* _Exercise aim_
Pull the text of every item below word for word and leave the pictures out of your answer.

(Short text fragments taken from websites)
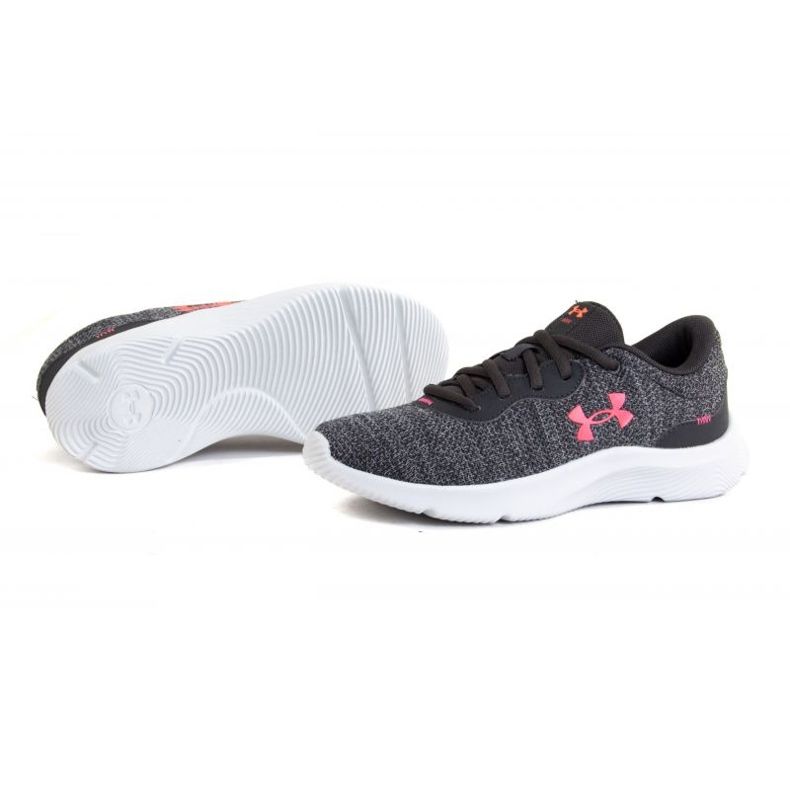 Chaussures Under Armour W Mojo 2 W 3024131-105 noir 1
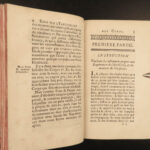 1746 Electricity 1ed Nollet Science Experiments Corps Illustrated Ben Franklin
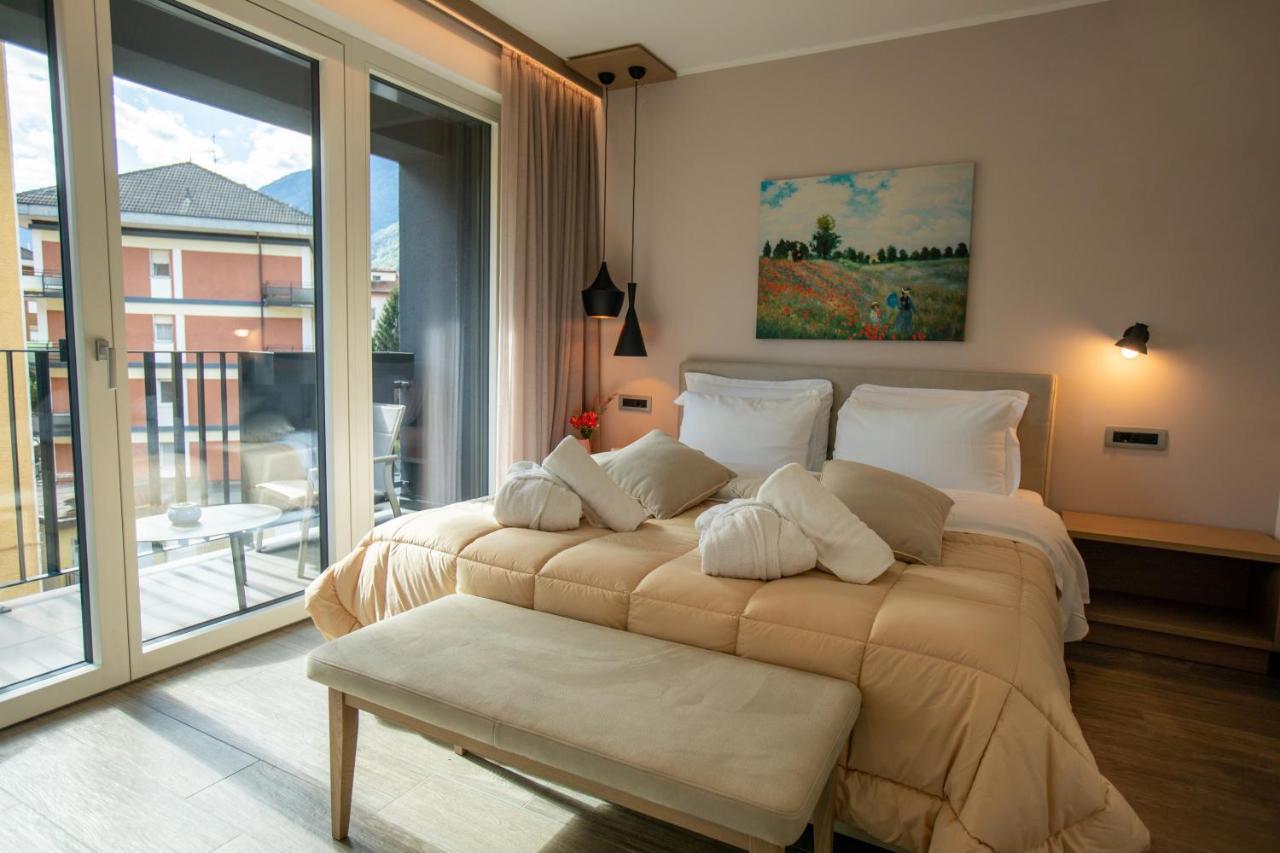 Residence Villa Hedy 메라노 외부 사진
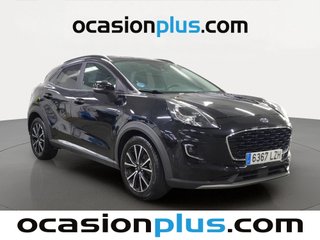 Ford Puma 1.0 EcoBoost MHEV Titanium Design 92 kW (125 CV)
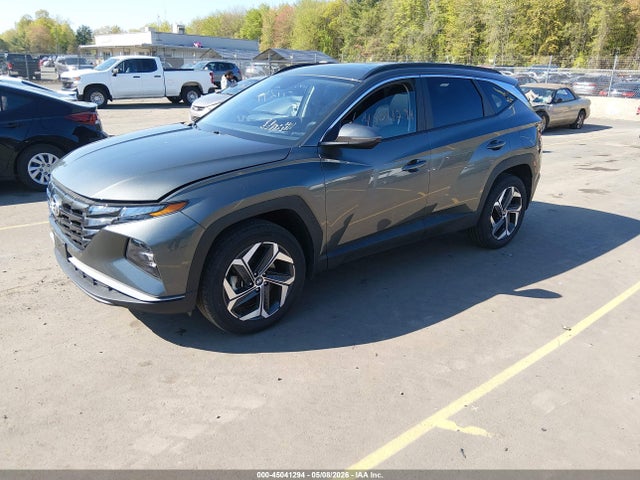 Hyundai TUCSON Sel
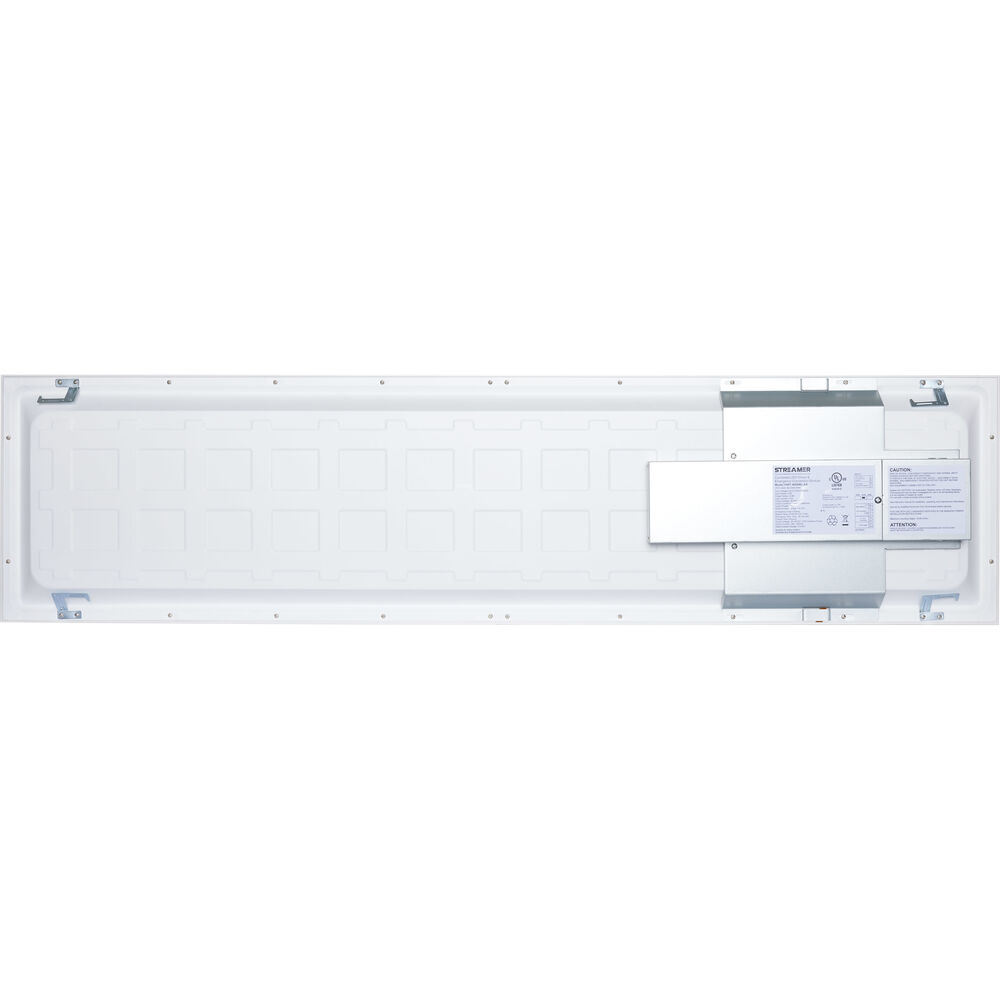 Nuvo Lighting LED Backlit LED 11.84 Inch White Flat Panel Ceiling Light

* _Exercise result_
 Chaussures Under Armour W Mojo 2 W 3024131-105 noir 1
 1746 Electricity 1ed Nollet Science Experiments Corps Illustrated Ben Franklin
 Residence Villa Hedy 메라노 외부 사진
 Ford Puma 1.0 EcoBoost MHEV Titanium Design 92 kW (125 CV)
 Hyundai TUCSON Sel
 Nuvo Lighting LED Backlit LED 11.84 Inch White Flat Panel Ceiling Light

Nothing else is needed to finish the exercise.